I turned around and saw Aya sitting on the couch.
...
"What's going on here?" she asked. "Why did all these world problems start?"
I stood up as well.
"You mean you don't know?"
"Huh? How would I know?" she asked with a frown. "You're the dream. You should know."
Ooooooooooooooooooooooooooooh...waking dreams, and even more interesting, it looks like they're now sharing the same one!
Maybe now they can finally clear a few things up with each other. Stuff that they didn't have the courage to say to each other while they were awake, they might be able to say it now in this dream.
I reached a hand over and touched her arm. It felt very real. I pinched it a few times, making Aya brush my hand away with a frown.
Ummm...you're supposed to pinch YOURSELF to wake yourself up from a dream. I doubt that it also works by pinching someone else that's already IN your dream.
And then we saw it. One of Aya's hands tightened on mine and she brought her other hand up to turn my head in the direction in which she must have been looking. In what appeared to be "the distance" was a faint light. It was moving towards us.
The "light at the end of the tunnel"? But why here? Why now? Miki and Aya aren't going to die here, are they???
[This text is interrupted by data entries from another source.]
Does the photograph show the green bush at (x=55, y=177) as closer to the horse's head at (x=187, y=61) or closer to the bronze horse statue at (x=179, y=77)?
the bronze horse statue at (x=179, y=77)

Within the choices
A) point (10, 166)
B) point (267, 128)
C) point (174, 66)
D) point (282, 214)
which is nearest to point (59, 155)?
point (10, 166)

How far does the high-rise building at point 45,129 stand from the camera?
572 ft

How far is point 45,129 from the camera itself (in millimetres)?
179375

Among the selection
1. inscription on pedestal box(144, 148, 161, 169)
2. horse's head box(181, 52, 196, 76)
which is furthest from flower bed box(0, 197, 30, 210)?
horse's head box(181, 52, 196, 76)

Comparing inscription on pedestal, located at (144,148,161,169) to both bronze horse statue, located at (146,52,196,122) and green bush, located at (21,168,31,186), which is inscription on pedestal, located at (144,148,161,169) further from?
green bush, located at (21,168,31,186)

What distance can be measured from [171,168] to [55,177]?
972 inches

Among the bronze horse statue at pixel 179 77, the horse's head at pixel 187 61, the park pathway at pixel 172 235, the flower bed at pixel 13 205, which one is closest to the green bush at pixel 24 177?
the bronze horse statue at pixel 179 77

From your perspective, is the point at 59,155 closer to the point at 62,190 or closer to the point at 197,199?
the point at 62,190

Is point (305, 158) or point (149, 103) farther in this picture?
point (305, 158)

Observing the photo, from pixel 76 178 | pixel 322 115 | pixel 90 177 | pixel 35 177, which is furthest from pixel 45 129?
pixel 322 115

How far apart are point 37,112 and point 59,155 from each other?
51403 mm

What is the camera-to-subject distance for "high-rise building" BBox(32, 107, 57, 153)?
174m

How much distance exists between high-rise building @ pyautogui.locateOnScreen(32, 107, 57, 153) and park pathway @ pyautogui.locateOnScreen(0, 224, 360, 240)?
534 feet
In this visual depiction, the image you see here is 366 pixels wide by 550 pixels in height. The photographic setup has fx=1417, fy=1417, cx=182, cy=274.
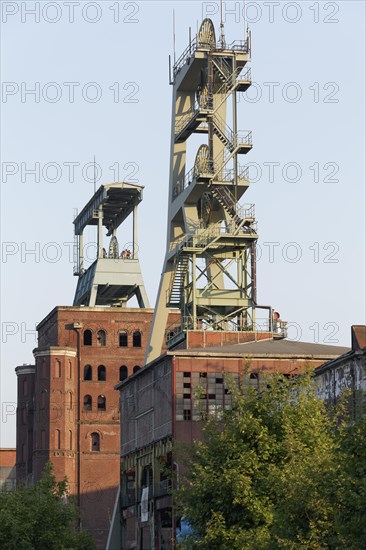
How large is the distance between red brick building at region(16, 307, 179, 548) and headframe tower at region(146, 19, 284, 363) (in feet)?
115

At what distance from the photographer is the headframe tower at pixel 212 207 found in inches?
3661

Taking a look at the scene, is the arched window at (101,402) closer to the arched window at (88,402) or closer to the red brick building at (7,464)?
the arched window at (88,402)

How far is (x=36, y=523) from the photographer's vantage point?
8125cm

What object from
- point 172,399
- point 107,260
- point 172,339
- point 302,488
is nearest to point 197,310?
point 172,339

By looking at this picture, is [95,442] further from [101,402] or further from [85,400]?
[85,400]

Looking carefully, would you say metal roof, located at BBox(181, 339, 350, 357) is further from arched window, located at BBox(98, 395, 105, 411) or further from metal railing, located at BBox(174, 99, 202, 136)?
arched window, located at BBox(98, 395, 105, 411)

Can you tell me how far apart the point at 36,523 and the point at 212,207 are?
25.7 metres

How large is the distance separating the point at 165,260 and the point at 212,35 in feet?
51.0

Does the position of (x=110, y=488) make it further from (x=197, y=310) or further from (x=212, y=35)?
(x=212, y=35)

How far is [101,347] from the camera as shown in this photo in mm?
134500

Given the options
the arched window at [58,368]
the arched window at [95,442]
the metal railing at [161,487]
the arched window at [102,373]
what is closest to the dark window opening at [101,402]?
the arched window at [102,373]

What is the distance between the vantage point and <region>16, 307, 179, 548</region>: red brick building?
12900 cm

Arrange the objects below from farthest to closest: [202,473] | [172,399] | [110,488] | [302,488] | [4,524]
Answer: [110,488] < [172,399] < [4,524] < [202,473] < [302,488]

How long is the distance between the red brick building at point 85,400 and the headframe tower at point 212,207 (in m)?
35.2
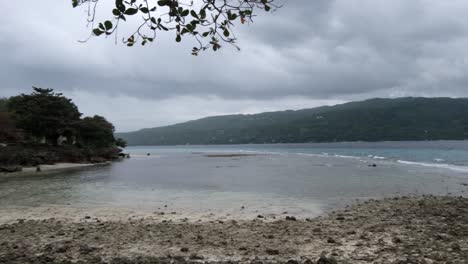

I noticed something after a few seconds. There was something in front of the light. A silhouette. It drew closer as though it were walking. Walking on air? I couldn't tell. It came closer and closer as it got brighter and brighter.
This person... This person will know what's going on. He has to. Maybe we'll even know him. Maybe he'll be... Tsuyoshi-kun. Now that would be funny!
Gotta admit, it WOULD be funny if it was Tsuyoshi.
In any case, hopefully whoever it is has some answers that can help.
The approaching person interrupted me. No, not the approaching person. He had finished approaching and now stood before us. No, not he. She.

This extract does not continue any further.